→ Texte fourni
Commençons par la bonne nouvelle : le droit protège votre vie privée, y compris vos relations intimes.

Ne cherchez pas dans le Code du travail, c’est l’article 9 du Code civil qui pose le principe que : “Chacun a droit au respect de sa vie privée.” (Même quand cette vie privée se joue entre la photocopieuse et la salle de pause.)

Le Code du travail rappelle également qu’aucune restriction à vos libertés individuelles n’est autorisée si elle n’est pas justifiée et proportionnée.

Ce que ça signifie concrètement ? Votre vie amoureuse et sexuelle reste votre affaire, même quand elle implique un·e collègue.

Un employeur ne peut ni vous interdire ni vous sanctionner simplement parce que vous avez une relation avec quelqu’un de l’entreprise.

La Cour de cassation a d’ailleurs posé le principe selon lequel “ne constitue pas une cause réelle et sérieuse de licenciement le motif tiré de la vie personnelle du salarié.”

Votre employeur ne peut donc pas, en principe, s’immiscer dans vos histoires de cœur (ou de corps).Cela relève de la sphère privée du salarié.

Et par conséquent une liaison entre collègues ne constitue pas, en elle-même, une faute professionnelle. Qu’elle soit pour un soir…ou pour la vie!

Mais attention : ce n’est pas un permis de “s’aimer” n’importe où, n’importe quand, ou n’importe comment…

Les limites du bouclier “vie privée” : quand Cupidon perturbe l’open space

Si la loi protège votre vie privée, elle n’est pas aveugle aux conséquences professionnelles que peut entraîner votre idylle.

→ Données d'exercice
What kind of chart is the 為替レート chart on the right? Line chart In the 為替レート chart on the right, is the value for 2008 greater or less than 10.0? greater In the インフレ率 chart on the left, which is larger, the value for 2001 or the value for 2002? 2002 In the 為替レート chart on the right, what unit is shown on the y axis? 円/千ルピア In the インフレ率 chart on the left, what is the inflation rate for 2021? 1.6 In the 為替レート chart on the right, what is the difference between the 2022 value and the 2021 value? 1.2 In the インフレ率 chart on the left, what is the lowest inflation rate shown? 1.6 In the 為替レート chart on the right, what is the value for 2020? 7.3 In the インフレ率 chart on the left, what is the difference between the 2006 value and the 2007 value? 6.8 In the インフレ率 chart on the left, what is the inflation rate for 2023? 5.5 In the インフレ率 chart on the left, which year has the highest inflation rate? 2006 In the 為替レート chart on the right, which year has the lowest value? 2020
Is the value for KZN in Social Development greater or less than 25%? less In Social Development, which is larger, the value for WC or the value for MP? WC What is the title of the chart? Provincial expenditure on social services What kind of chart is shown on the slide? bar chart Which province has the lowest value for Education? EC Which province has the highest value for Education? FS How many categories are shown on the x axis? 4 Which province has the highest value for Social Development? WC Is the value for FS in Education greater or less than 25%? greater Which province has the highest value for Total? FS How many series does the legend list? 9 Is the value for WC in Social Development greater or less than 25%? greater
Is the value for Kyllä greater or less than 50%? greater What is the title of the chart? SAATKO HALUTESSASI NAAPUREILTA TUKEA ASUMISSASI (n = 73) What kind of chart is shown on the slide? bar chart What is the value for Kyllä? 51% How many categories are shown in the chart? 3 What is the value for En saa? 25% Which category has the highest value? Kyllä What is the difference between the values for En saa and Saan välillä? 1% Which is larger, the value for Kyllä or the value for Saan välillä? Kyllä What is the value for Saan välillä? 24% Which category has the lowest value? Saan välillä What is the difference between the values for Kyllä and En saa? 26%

→ Vos tâches
(a) Reprenez le texte sur la vie privée au travail entre « Commençons par la » et « implique un·e collègue. », inclus, en substituant « machine à café » à « photocopieuse ».
(b) D'après le texte sur la vie privée au travail, quel article du Code civil pose le droit de chacun au respect de sa vie privée ?
La liste n'intervient en rien dans ce travail.

→ Réponses attendues
(a)
Commençons par la bonne nouvelle : le droit protège votre vie privée, y compris vos relations intimes.

Ne cherchez pas dans le Code du travail, c’est l’article 9 du Code civil qui pose le principe que : “Chacun a droit au respect de sa vie privée.” (Même quand cette vie privée se joue entre la machine à café et la salle de pause.)

Le Code du travail rappelle également qu’aucune restriction à vos libertés individuelles n’est autorisée si elle n’est pas justifiée et proportionnée.

Ce que ça signifie concrètement ? Votre vie amoureuse et sexuelle reste votre affaire, même quand elle implique un·e collègue.

(b) L'article 9 du Code civil.